### Captioned web images
- Opening Delimiter -
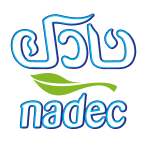 Nadec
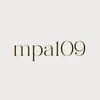 mpa109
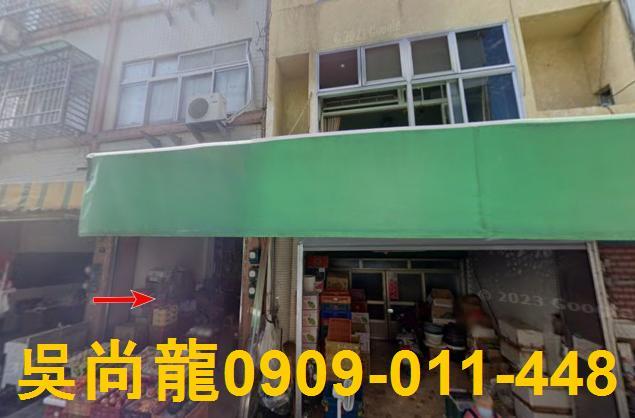 南投透天拍賣-0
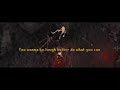 [RSMV] Fall Out Boy - Beat It  ~ Preview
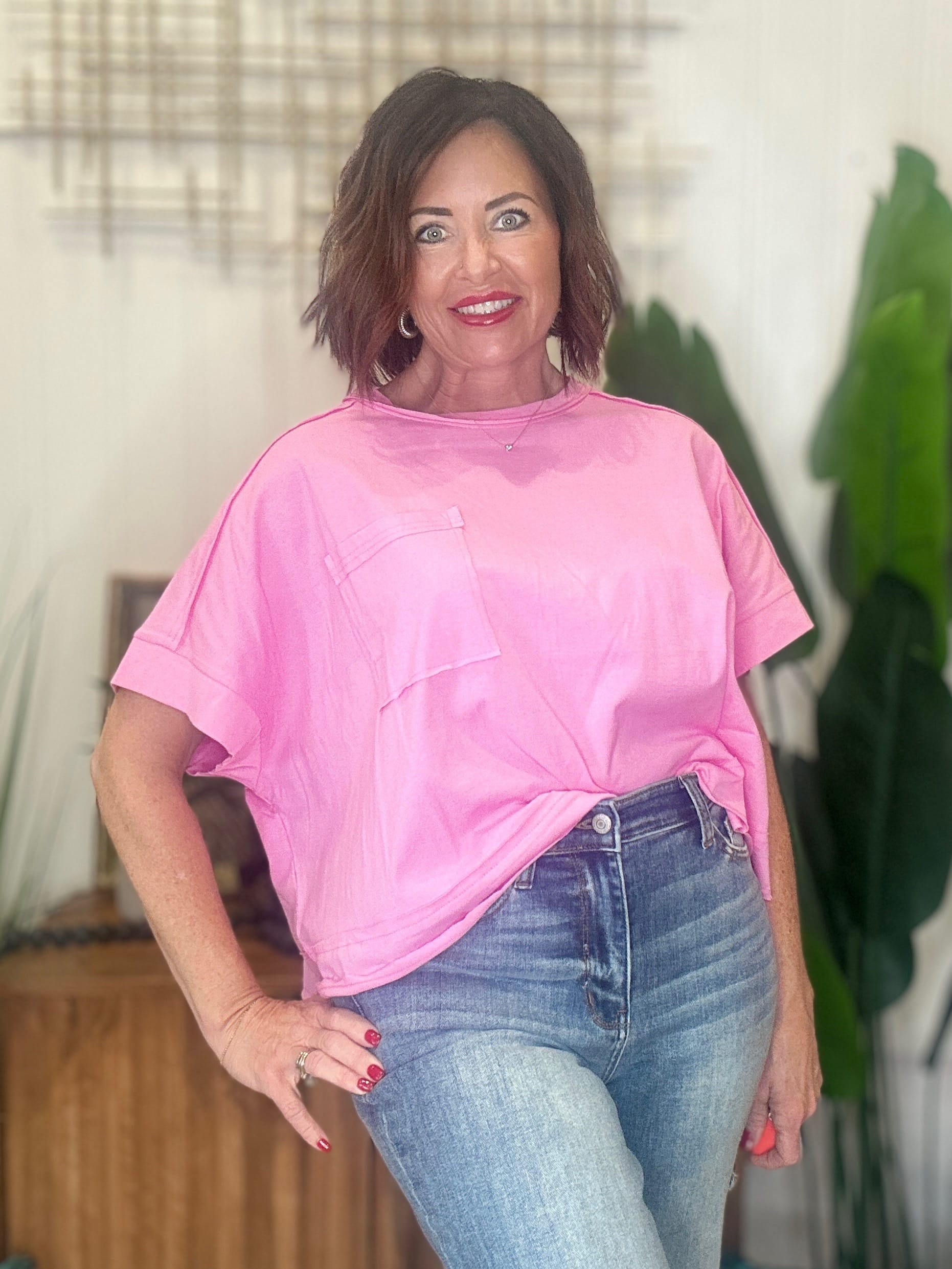 Post 2 by hairitageboutiqueabilene on TikTok (video)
- Closing Delimiter -
### Work instruction
Omit the pictures, then copy out all the data exactly as it stands.

### Answer area
 Nadec
 mpa109
 南投透天拍賣-0
 [RSMV] Fall Out Boy - Beat It  ~ Preview
 Post 2 by hairitageboutiqueabilene on TikTok (video)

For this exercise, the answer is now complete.